Text excerpt »
^^^^
Previously, the petitioner filed Criminal PetitionNo.812 of 2001 in this
Court for the self same relief and it was withdrawn by the petitioner and the
petition was accordingly dismissed by order dated 09.04.2005 by which the
petitioner was given liberty to file a fresh petition if he is so advised.
After few days thereof, the petitioner came up with the present petition on
09.05.2005 for quashing proceedings in the Criminal case. It is not known for
what purpose it was previously withdrawn and on what new grounds the present
petition is filed.
It is alleged that the accused cheated the victim woman and her parents by
stating that his first wife died after delivering two of his children who are
studying by staying in a hostel, even though his first wife by name Sarada is
very much alive and living with him at Avanthinagar near Erragadda, and that by
making the said false and fraudulent representation, the accused married the
victim woman at Yadagirigutta on 09.10.1994, and that the accused collected
total amount of Rs.28,000/- from father of the victim woman towards hand loan on
the false plea that he was constructing his own house at Borabanda; and that
the accused further demanded Rs.20,000/- from him and threatened the victim and
her father with dire consequences by showing his licensed revolver and that
several times the accused tried to snatch away gold ornaments from the victim's
person by threatening her with dire consequences and that the accused demanded
to part with her gold ornaments together with cash of Rs.15,000/- from her
parents and that when his additional demand was not fulfilled, the accused
threatened the victim and her father by saying that he would wipe out evidence
of his marriage with the victim at Yadagirigutta in a Choultry by destroying all
photographs and negatives and would walk out of their house. The petitioner/
accused was then working as Sub Inspector of Police in Intelligence Wing of the
Police Department at Hyderabad. Truth or otherwise of all allegations in the
charge sheet as well as in First Information Report have to be adjudged by the
trial Court after both the parties leading their oral and documentary evidence
during trial before the lower court.
^^^^
Material »

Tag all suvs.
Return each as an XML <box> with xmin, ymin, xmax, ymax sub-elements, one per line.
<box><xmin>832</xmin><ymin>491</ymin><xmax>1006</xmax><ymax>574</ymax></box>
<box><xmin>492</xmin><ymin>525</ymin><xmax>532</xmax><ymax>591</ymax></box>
^^^^
Challenge » Reproduce the court excerpt about the petition to quash criminal proceedings word for word, from start to finish. The material on this page isn't needed here.

Full output »
Previously, the petitioner filed Criminal PetitionNo.812 of 2001 in this
Court for the self same relief and it was withdrawn by the petitioner and the
petition was accordingly dismissed by order dated 09.04.2005 by which the
petitioner was given liberty to file a fresh petition if he is so advised.
After few days thereof, the petitioner came up with the present petition on
09.05.2005 for quashing proceedings in the Criminal case. It is not known for
what purpose it was previously withdrawn and on what new grounds the present
petition is filed.
It is alleged that the accused cheated the victim woman and her parents by
stating that his first wife died after delivering two of his children who are
studying by staying in a hostel, even though his first wife by name Sarada is
very much alive and living with him at Avanthinagar near Erragadda, and that by
making the said false and fraudulent representation, the accused married the
victim woman at Yadagirigutta on 09.10.1994, and that the accused collected
total amount of Rs.28,000/- from father of the victim woman towards hand loan on
the false plea that he was constructing his own house at Borabanda; and that
the accused further demanded Rs.20,000/- from him and threatened the victim and
her father with dire consequences by showing his licensed revolver and that
several times the accused tried to snatch away gold ornaments from the victim's
person by threatening her with dire consequences and that the accused demanded
to part with her gold ornaments together with cash of Rs.15,000/- from her
parents and that when his additional demand was not fulfilled, the accused
threatened the victim and her father by saying that he would wipe out evidence
of his marriage with the victim at Yadagirigutta in a Choultry by destroying all
photographs and negatives and would walk out of their house. The petitioner/
accused was then working as Sub Inspector of Police in Intelligence Wing of the
Police Department at Hyderabad. Truth or otherwise of all allegations in the
charge sheet as well as in First Information Report have to be adjudged by the
trial Court after both the parties leading their oral and documentary evidence
during trial before the lower court.